The negative relationship with $\sigma$ is a direct consequence of the risk-incentive trade-off. As uncertainty rises, the incentive component of the operator’s compensation is optimally reduced according to the same slope formula $(P_R-P_A)(1-\sigma )$. This means that for any given level of high performance, the operator receives a lower reward in riskier environments. This reduction in expected compensation leads to a lower certainty-equivalent wealth and, consequently, a lower expected utility. The operator, as the agent, bears the welfare cost of non-attributable environmental noise without receiving commensurate risk compensation.

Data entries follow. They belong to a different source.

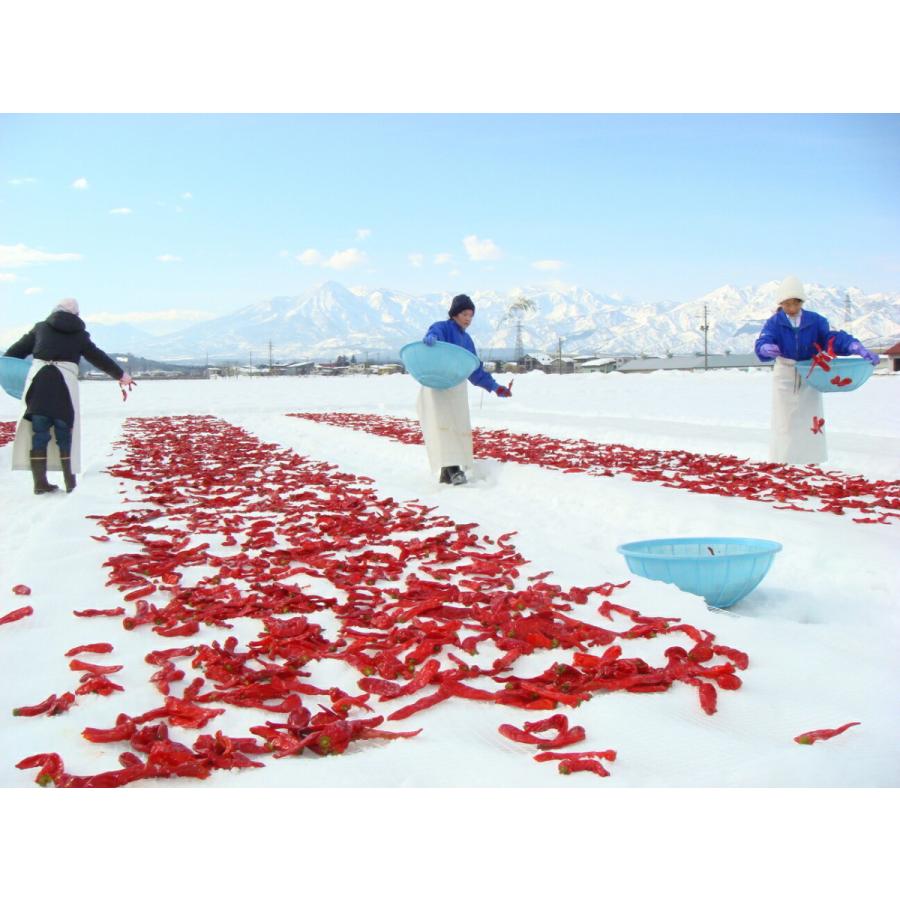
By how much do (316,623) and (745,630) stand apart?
1971 mm

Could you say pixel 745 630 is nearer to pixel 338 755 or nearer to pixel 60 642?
pixel 338 755

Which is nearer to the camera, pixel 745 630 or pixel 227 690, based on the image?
pixel 227 690

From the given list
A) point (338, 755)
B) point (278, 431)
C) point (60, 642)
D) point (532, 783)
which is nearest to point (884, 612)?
point (532, 783)

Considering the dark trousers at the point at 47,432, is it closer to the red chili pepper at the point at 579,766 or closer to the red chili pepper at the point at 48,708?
the red chili pepper at the point at 48,708

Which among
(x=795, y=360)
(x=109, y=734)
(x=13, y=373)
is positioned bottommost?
(x=109, y=734)

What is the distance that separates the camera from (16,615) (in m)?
3.83

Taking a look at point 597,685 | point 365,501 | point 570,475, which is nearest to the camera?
point 597,685

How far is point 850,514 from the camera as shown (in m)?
6.10

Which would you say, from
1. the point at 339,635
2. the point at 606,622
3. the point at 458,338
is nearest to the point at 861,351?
the point at 458,338

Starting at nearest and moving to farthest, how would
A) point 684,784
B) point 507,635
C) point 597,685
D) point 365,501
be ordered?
point 684,784 → point 597,685 → point 507,635 → point 365,501

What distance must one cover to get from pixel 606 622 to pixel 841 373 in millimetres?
5552

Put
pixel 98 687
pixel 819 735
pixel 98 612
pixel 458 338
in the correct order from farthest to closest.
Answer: pixel 458 338, pixel 98 612, pixel 98 687, pixel 819 735

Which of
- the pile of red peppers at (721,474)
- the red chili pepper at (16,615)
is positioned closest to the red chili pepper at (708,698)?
the red chili pepper at (16,615)

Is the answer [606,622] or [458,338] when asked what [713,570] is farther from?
[458,338]
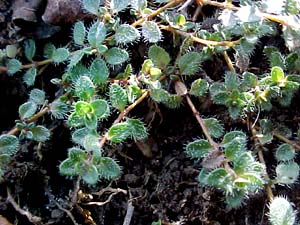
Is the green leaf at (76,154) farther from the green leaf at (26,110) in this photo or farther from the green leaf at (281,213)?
the green leaf at (281,213)

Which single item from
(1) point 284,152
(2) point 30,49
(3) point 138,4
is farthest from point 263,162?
(2) point 30,49

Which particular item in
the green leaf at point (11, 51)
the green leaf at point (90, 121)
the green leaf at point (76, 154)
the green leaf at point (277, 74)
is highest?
the green leaf at point (277, 74)

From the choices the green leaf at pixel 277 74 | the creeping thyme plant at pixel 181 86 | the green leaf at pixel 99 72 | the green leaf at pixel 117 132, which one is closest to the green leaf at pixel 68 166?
the creeping thyme plant at pixel 181 86

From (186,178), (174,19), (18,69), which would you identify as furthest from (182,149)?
(18,69)

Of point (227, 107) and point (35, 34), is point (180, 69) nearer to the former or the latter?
point (227, 107)

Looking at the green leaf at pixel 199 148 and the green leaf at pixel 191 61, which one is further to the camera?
the green leaf at pixel 191 61

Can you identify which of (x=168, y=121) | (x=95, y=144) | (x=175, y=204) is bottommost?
(x=175, y=204)
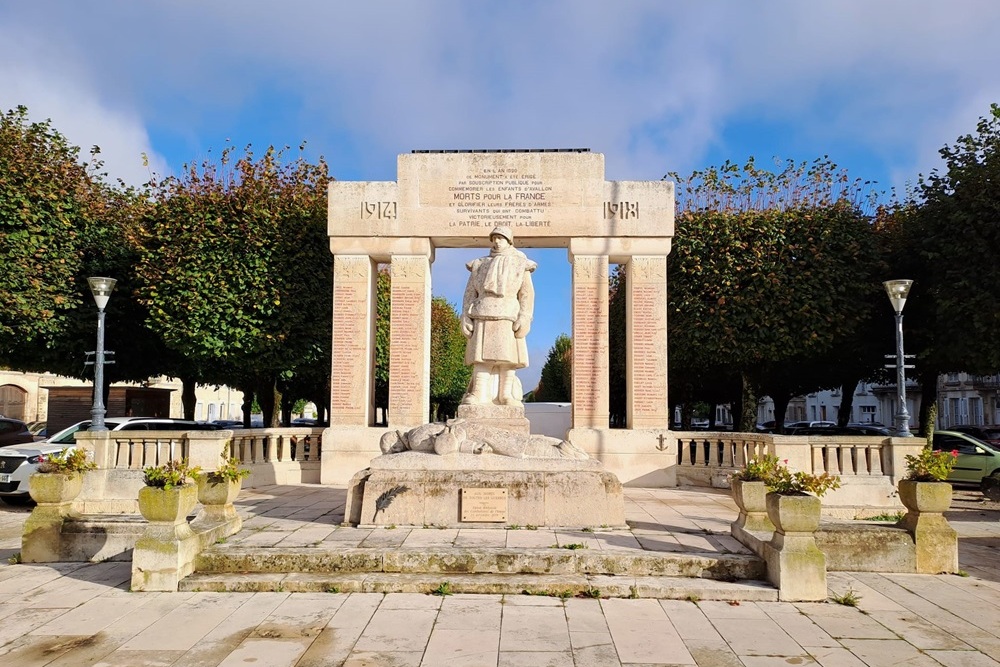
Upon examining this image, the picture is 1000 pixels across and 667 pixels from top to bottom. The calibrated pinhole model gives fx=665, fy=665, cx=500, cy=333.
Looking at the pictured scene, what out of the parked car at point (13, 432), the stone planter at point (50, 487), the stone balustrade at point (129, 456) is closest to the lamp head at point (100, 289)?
the stone balustrade at point (129, 456)

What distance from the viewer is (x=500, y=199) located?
49.4ft

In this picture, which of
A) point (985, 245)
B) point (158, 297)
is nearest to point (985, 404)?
point (985, 245)

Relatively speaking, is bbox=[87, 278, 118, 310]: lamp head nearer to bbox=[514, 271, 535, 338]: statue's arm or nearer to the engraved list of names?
the engraved list of names

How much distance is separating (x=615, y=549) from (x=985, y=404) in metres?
46.4

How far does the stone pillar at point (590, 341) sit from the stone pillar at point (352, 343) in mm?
4644

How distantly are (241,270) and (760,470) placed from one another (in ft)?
42.2

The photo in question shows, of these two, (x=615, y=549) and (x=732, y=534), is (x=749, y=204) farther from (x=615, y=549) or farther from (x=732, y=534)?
(x=615, y=549)

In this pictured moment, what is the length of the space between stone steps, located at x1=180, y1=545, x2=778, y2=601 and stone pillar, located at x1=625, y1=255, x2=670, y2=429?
7535mm

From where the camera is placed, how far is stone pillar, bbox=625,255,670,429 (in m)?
14.5

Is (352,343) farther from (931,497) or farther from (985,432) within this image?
(985,432)

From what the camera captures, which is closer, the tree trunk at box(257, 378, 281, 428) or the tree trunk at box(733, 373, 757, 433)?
the tree trunk at box(733, 373, 757, 433)

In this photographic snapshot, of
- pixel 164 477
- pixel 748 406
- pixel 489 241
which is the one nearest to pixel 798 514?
pixel 164 477

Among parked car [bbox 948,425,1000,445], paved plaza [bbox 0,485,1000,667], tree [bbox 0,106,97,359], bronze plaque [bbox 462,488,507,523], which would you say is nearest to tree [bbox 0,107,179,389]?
tree [bbox 0,106,97,359]

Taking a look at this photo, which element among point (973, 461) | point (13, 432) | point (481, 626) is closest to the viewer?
point (481, 626)
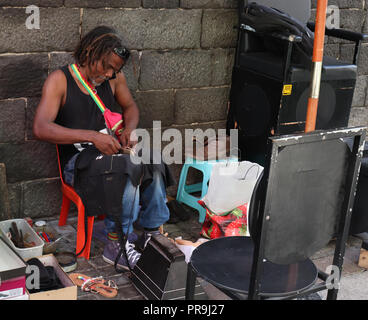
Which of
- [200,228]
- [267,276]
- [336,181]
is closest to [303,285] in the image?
[267,276]

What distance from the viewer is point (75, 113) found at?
12.4 ft

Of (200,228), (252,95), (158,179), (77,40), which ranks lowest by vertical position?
(200,228)

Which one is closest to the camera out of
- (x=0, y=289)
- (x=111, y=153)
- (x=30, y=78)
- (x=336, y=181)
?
(x=336, y=181)

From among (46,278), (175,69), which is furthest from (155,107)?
(46,278)

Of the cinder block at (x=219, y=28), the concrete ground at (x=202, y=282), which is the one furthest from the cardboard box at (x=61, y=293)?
the cinder block at (x=219, y=28)

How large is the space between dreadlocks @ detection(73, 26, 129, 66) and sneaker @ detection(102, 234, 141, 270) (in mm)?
1205

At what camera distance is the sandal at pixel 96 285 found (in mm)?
3348

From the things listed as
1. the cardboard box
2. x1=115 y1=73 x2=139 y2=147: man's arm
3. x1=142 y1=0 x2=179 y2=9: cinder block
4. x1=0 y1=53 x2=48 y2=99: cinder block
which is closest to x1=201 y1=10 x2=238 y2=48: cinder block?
x1=142 y1=0 x2=179 y2=9: cinder block

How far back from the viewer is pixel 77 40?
4.00 m

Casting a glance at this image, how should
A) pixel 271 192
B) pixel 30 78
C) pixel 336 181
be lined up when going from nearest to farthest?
pixel 271 192 < pixel 336 181 < pixel 30 78

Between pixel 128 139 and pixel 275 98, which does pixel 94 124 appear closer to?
pixel 128 139

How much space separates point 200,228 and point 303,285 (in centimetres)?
202

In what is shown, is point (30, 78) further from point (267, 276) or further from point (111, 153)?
point (267, 276)

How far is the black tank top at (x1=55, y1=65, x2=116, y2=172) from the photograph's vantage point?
3736 mm
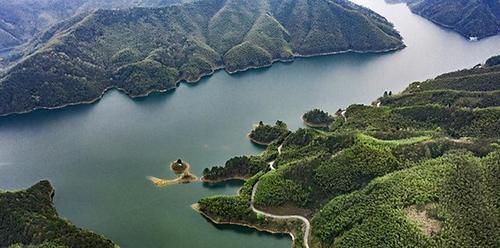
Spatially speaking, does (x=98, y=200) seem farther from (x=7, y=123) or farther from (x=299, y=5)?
(x=299, y=5)

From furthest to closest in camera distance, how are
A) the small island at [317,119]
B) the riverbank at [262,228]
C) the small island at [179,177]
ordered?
the small island at [317,119] → the small island at [179,177] → the riverbank at [262,228]

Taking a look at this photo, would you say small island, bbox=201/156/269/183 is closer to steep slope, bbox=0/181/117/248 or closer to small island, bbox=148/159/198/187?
small island, bbox=148/159/198/187

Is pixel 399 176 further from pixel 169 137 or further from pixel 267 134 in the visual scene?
pixel 169 137

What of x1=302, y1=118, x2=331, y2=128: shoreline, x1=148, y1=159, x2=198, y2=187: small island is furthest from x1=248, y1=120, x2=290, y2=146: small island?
x1=148, y1=159, x2=198, y2=187: small island

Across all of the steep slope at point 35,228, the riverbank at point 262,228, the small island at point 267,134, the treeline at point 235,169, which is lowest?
the riverbank at point 262,228

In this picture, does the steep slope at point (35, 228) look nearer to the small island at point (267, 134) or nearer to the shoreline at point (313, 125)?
the small island at point (267, 134)

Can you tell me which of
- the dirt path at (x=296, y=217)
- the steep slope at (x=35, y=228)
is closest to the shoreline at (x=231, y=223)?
the dirt path at (x=296, y=217)
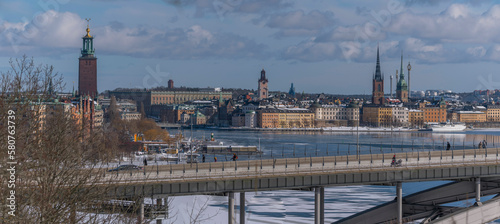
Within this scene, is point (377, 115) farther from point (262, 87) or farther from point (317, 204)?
point (317, 204)

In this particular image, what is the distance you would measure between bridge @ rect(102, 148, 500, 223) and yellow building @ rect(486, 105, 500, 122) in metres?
120

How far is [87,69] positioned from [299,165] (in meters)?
94.4

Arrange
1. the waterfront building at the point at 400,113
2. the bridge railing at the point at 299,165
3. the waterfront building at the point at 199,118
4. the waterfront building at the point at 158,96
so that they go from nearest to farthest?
the bridge railing at the point at 299,165
the waterfront building at the point at 199,118
the waterfront building at the point at 400,113
the waterfront building at the point at 158,96

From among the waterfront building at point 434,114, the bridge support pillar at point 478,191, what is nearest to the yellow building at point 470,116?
the waterfront building at point 434,114

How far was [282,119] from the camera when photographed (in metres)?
114

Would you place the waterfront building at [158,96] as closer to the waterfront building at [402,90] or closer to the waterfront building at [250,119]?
the waterfront building at [250,119]

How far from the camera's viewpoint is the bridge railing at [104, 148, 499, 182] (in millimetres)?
17119

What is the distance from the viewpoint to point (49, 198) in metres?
7.74

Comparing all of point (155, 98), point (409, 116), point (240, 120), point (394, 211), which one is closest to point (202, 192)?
point (394, 211)

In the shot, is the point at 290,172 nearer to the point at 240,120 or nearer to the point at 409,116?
the point at 240,120

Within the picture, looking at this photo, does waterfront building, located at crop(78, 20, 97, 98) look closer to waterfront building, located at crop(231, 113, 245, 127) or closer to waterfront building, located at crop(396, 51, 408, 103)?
waterfront building, located at crop(231, 113, 245, 127)

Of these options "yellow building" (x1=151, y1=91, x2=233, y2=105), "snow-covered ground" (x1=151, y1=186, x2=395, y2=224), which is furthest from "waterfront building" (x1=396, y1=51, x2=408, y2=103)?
"snow-covered ground" (x1=151, y1=186, x2=395, y2=224)

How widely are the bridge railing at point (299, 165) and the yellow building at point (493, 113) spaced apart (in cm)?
11877

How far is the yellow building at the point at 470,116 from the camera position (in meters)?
131
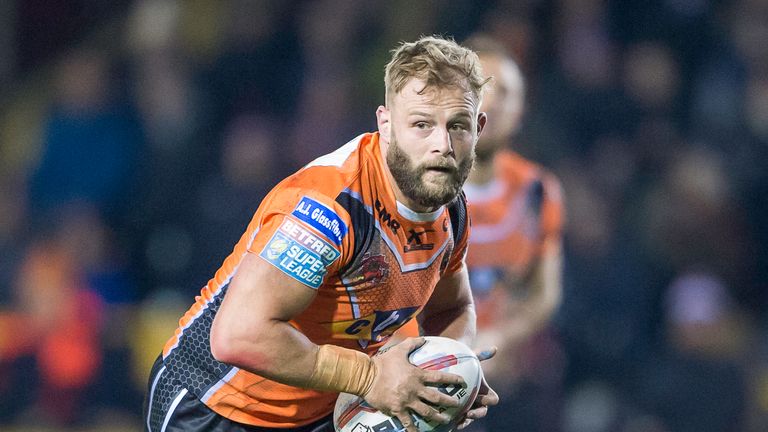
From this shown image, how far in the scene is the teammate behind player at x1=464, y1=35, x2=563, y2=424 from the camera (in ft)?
18.4

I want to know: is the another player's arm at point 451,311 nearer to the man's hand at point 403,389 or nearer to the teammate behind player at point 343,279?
the teammate behind player at point 343,279

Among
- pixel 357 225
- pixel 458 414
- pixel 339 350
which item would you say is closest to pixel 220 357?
pixel 339 350

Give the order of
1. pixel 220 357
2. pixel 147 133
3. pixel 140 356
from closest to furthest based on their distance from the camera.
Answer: pixel 220 357 → pixel 140 356 → pixel 147 133

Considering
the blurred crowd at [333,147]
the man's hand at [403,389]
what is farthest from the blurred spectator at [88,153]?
the man's hand at [403,389]

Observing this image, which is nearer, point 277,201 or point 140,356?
point 277,201

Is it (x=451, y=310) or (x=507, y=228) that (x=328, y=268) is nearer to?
(x=451, y=310)

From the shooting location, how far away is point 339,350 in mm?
3053

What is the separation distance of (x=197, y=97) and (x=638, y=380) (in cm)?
385

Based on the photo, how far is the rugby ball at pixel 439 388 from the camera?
3133mm

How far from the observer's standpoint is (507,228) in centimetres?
576

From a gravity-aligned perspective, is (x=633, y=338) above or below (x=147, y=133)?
below

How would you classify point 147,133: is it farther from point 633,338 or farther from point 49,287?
point 633,338

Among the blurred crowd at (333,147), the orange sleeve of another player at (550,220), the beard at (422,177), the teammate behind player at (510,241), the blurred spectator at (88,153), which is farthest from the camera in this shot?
the blurred spectator at (88,153)

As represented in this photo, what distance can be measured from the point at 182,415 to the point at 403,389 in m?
0.86
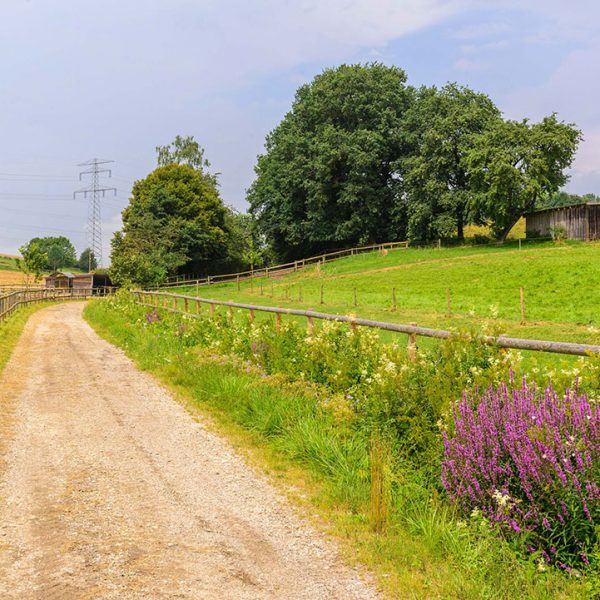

Viewed together, the two panels provide a powerful visualization of the risk-sharing mechanism embedded in the optimal contract. An increase in exogenous risk ($\sigma$) is not borne equally across the extended parameter space. The optimal contract structure systematically reallocates the welfare consequences of this increased risk: it lowers the operator’s expected utility while simultaneously increasing the regulator’s. This trade-off represents the fundamental price of maintaining incentive compatibility in a stochastic environment. Risk is effectively shifted from the agent (operator) to the principal (regulator), who is better positioned to bear it due to superior risk-bearing capacity, in exchange for a reduction in the agent’s performance-based compensation. The smooth, continuous nature of both surfaces across the comprehensive parameter range ($\sigma \in [0,5]$, $q\left(T\right)\in [0,1]$) validates the robustness of this risk-sharing mechanism and confirms the practical applicability of linear contract structures in diverse public transit operating environments, from moderate uncertainty to highly volatile conditions.

5.4. Discussion

The theoretical analysis and numerical illustration yield several key insights into the structure of optimal subsidy contracts under bilateral moral hazard. Our primary contribution is the characterization of the optimal contract in a dynamic setting where the regulator is modeled not as a passive principal but as an active, effort-providing agent. This framing reveals that the core challenge of bilateral moral hazard is not one of elimination, but of management.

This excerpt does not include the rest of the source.